Op grond van artikel 2, eerste lid, van de Wubo wordt - voor zover hier van belang - onder burger-oorlogsslachtoffer verstaan degene die tijdens de oorlogsjaren 1940‑1945 of gedurende de daaraan aansluitende periode van ongeregeldheden in het toenmalig Nederlands-Indië (de zogenoemde Bersiap-periode) als burger lichamelijk of psychisch letsel heeft opgelopen ten gevolge van:
- met de krijgsverrichtingen of ongeregeldheden direct verbonden handelingen of omstandigheden;
- direct tegen hem gerichte handelingen of maatregelen van de Japanse bezetter of daarmee vergelijkbare omstandigheden tijdens de Bersiap-periode;
- confrontatie met extreem geweld tegen derden door de Japanse bezetter of daarmee vergelijkbare omstandigheden tijdens de Bersiap-periode.
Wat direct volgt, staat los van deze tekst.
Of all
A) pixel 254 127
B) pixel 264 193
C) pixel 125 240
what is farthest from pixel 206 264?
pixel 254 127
Wat betreft de oorlogsjaren in het voormalig Nederlands-Indië heeft de Wubo betrekking op de periode tot aan de soevereiniteitsoverdracht op 27 december 1949.
2.3.
Hieruit volgt dat voor het erkennen als oorlogsgetroffene in de zin van de AOR dan wel de Wubo als eerste voorwaarde geldt dat de aanvrager gebeurtenissen als bedoeld in de AOR dan wel de Wubo heeft meegemaakt. Pas als een zodanige (persoonlijke) betrokkenheid is vastgesteld, kunnen de medische gevolgen daarvan aan de orde komen. Verweerder heeft dan ook terecht zonder voorafgaand medisch onderzoek beoordeeld of appellant oorlogsgebeurtenissen in de zin van de AOR dan wel de Wubo heeft meegemaakt.
2.4.
Verweerder heeft in beide zaken geconcludeerd dat niet is gebleken dat appellant persoonlijk oorlogsgebeurtenissen zijn overkomen in het toenmalige Nederlands-Indië.
2.5.
De Raad kan het standpunt van verweerder onderschrijven. Appellant heeft zelf geen herinneringen aan gewelddadige situaties of omstandigheden zoals bedoeld in de AOR dan wel de Wubo in de periode van 1948 tot 1951, waarin hij in Medan (Sumatra) verbleef. De broer van appellant heeft laten weten dat hij veel later heeft gehoord dat zijn vader met een pistool onder de zitting van zijn jeep reed en dat zijn vader op zijn tochten naar het binnenland altijd in militaire kolonne moest rijden, dat hij zich kan herinneren dat het gezin op weg naar een vakantieadres in Brastagi ook in konvooi moest rijden, dat hij destijds heeft gehoord dat zijn “juffie” in haar huis was vermoord en dat hij recent van zijn zuster heeft gehoord dat een klasgenootje huilend op school kwam omdat haar vader in stukken was gehakt. Oorlogsgebeurtenissen waarbij appellant (persoonlijk) betrokken is geweest heeft ook de broer van appellant niet kunnen noemen. Uit het rijden in konvooi volgt wellicht dat er een zekere mate van onveiligheid bestond, maar anders dan appellant heeft betoogd volgt daaruit niet dat er sprake is geweest van een (begin van een) onder de AOR of de Wubo te brengen gebeurtenis. De zogeheten transgenerationele traumatisering, waarmee appellant doelt op tweede-generatieproblematiek, valt buiten het toepassingskader van de AOR en de Wubo en kan niet leiden tot een erkenning in de zin van genoemde wetten (vergelijk de uitspraak van
18 augustus 2017, ECLI:NL:CRVB:2017:2846).
2.6.
Uit 2.5 volgt dat de bestreden besluiten in rechte stand kunnen houden. De beroepen zullen ongegrond worden verklaard.
3. Voor een veroordeling in de proceskosten bestaat geen aanleiding.

BESLISSING

De Centrale Raad van Beroep verklaart de beroepen ongegrond.
Deze uitspraak is gedaan door B.J. van de Griend, in tegenwoordigheid van S.H.H. Slaats als griffier. De beslissing is uitgesproken in het openbaar op 4 oktober 2018.